OOS 79-6
TraitBank: An open digital repository for organism traits

Thursday, August 13, 2015: 3:20 PM
337, Baltimore Convention Center
Katja Schulz, Encyclopedia of Life, Smithsonian Institution National Museum of Natural History, Washington, DC
Jennifer Hammock, Encyclopedia of Life, Smithsonian Institution National Museum of Natural History, Washington, DC
Cynthia Parr, National Agricultural Library, UDSA
Background/Question/Methods: Easy access to large amounts of data about the distribution, ecology, life history, physiology and morphology of species has the potential to transform biodiversity research. However, most of the data generated so far are not easily integrated or repurposed due to a lack of standardization in how scientists talk about the characteristics of organisms, how they describe the context of their observations, and how they document the methods with which the data were collected. TraitBank (eol.org/traitbank) addresses this impediment by linking information aggregated from diverse sources to community-developed ontologies and controlled vocabularies. These post hoc semantic annotations improve the discoverability and queriability of the data and provide interoperability with other semantic resources. TraitBank collects information about the characteristics of animals, plants, fungi, and microbes.
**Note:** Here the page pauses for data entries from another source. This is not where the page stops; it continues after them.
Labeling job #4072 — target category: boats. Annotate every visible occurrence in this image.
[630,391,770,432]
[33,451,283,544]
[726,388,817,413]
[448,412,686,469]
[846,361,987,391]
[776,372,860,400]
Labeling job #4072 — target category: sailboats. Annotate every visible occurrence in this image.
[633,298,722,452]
It covers many different topics and includes species traits that have been identified as Essential Biodiversity Variables by the Group on Earth Observations Biodiversity Observation Network (GEO BON), e.g., measures of body size, phenology, migratory behavior, and physiological traits like thermal tolerance and metabolic rate. Data can be downloaded via csv files or a JSON-LD service. Reuse and redistribution of data with attribution to the original sources is encouraged.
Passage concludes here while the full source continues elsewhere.